Collected data
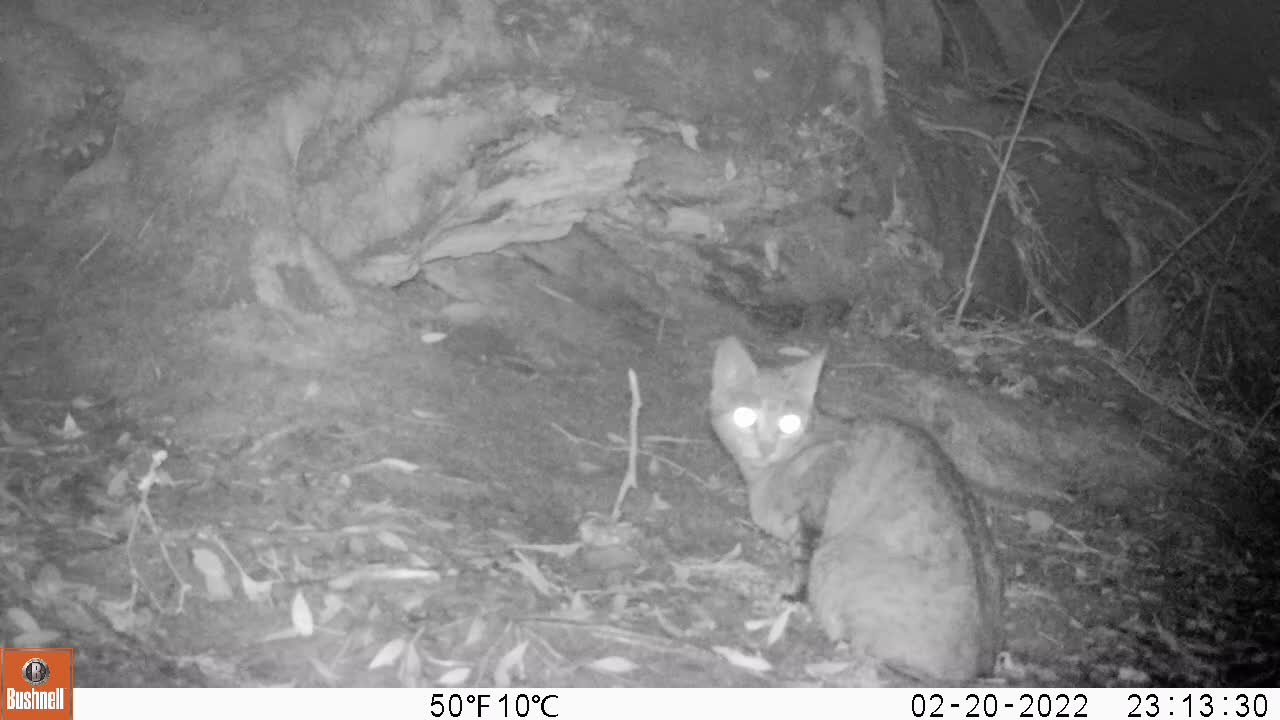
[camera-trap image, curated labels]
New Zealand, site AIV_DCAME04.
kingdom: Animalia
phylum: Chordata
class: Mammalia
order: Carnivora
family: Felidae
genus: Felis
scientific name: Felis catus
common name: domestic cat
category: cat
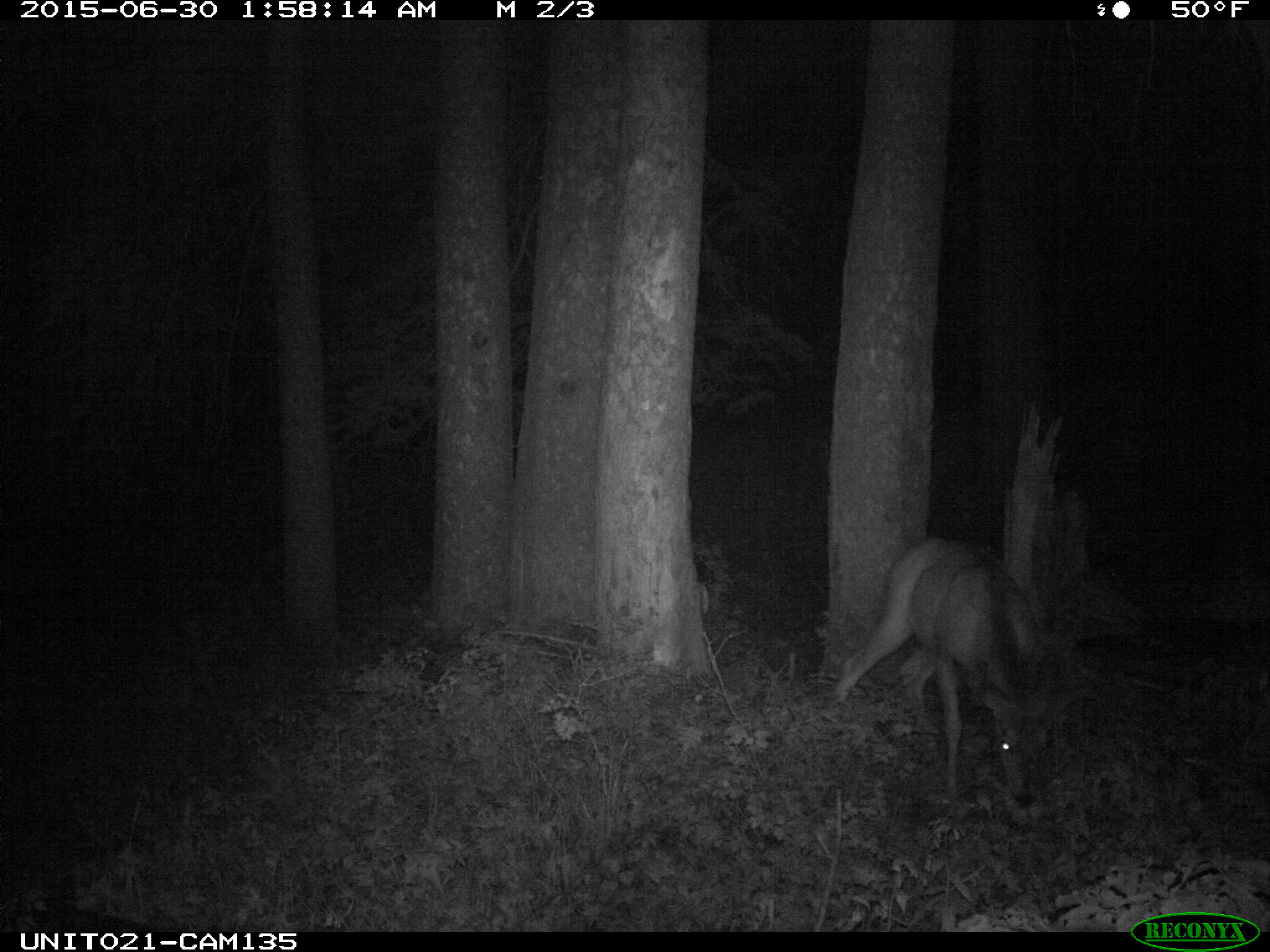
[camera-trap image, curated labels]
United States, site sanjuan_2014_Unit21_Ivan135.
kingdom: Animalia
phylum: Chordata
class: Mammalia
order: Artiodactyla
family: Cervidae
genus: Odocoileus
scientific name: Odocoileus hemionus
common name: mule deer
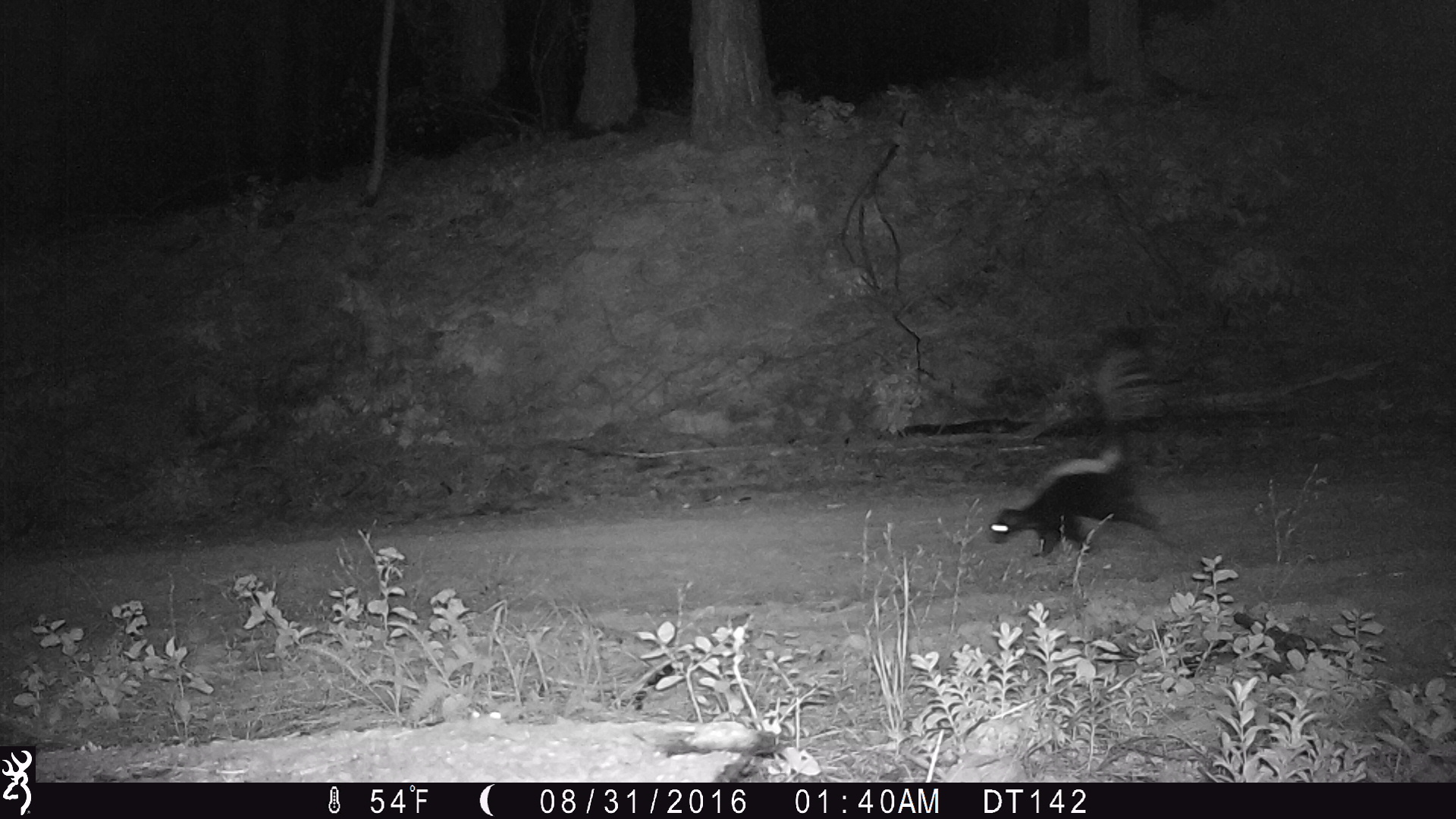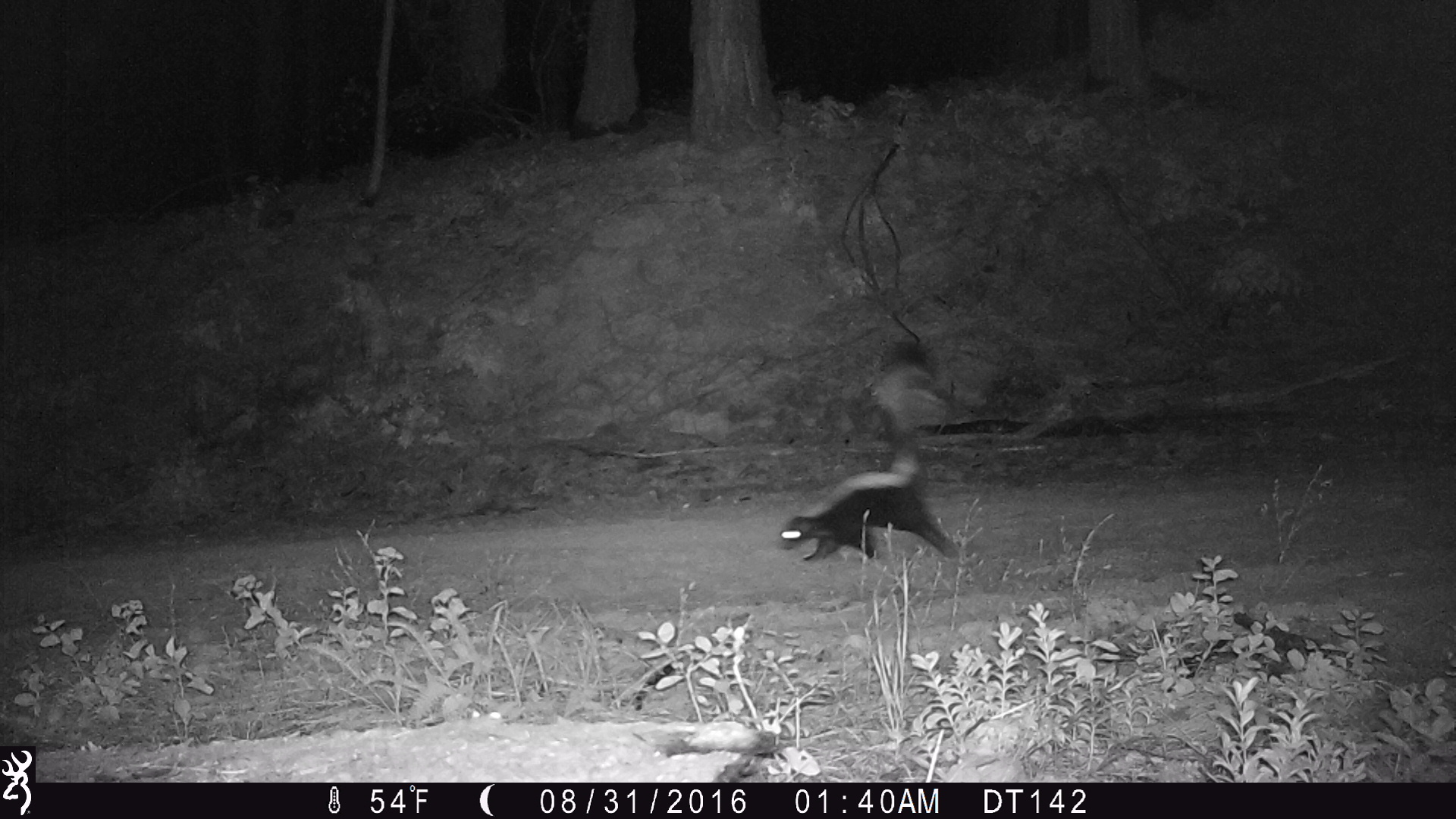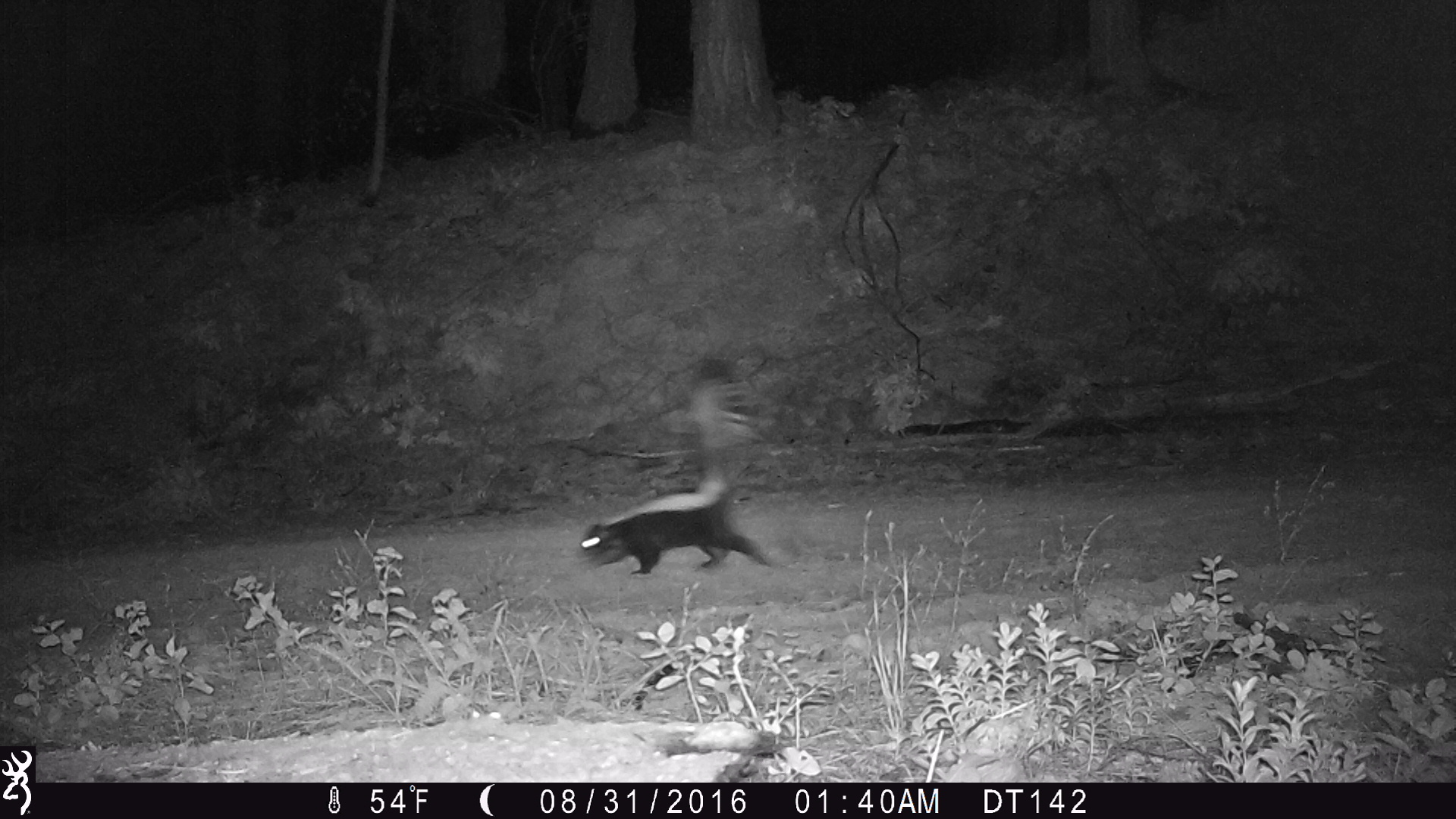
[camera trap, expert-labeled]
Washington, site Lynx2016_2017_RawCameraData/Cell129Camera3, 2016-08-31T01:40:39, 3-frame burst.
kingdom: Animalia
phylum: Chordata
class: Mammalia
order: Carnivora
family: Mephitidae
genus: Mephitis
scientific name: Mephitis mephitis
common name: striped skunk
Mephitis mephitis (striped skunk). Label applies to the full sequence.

==

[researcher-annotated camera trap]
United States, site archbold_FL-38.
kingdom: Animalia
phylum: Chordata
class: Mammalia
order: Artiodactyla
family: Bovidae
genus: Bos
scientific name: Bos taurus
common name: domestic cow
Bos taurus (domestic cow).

• _WHAT YOU SHOULD DO_:
State the count of lines above containing the string "trap", and add nothing to it.

• _ANSWER TO THE PROBLEM_:
4